• [Task requirements]
A. List every number that the blog entry encloses in parentheses, in the order they appear.
B. According to the blog entry, where were the writer's headphones during the flight?
-- Begin Text section --
20 December 2011

Memphis and a Chinese Book

On a recent morning flight my travel companion was an empty seat.  There are positive and negative aspects to that actuality.  The positive – I didn’t have to listen to someone’s inane babbling about the healing powers of organic tea or some such irrelevant BS.  The negative – I didn’t meet the new, whoever / whatever the new might be.  I surprise myself these days in that I actually crave meeting and talking to new people.  That’s not who I’ve ever been but I’m okay with it.  Left to my own devices with headphones imprisoned a lifetime away in the overhead I simply observed, as always I do.  I observed boredom and disinterest by all involved save (1).  By all I mean the (10) or so homo-sapiens in my immediate field of vision, but I imagine this observation held true throughout the cabin.  Flight is by its very nature a boring almost workmanlike activity.  Perhaps the airlines should invest in flight attendants who are not only polite and welcoming but also skilled as jugglers or magicians.  A hottie whirling (4) bowling pins and a caramel apple up and down the aisle would certainly be more entertaining than scrutinizing the passing cumulus formations.  And who wouldn’t prefer a magic act over a bag of pretzels?  Just my opinion.
-- End Text section --
-- Begin Data shown --
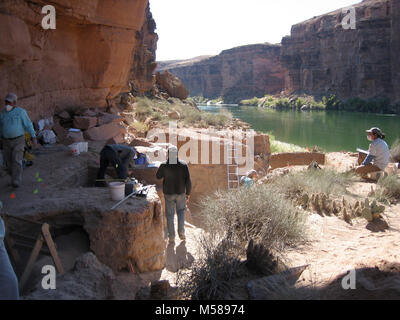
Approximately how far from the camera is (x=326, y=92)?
57.5m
-- End Data shown --
• [Per-task outputs]
A. 1, 10, 4

B. In the overhead.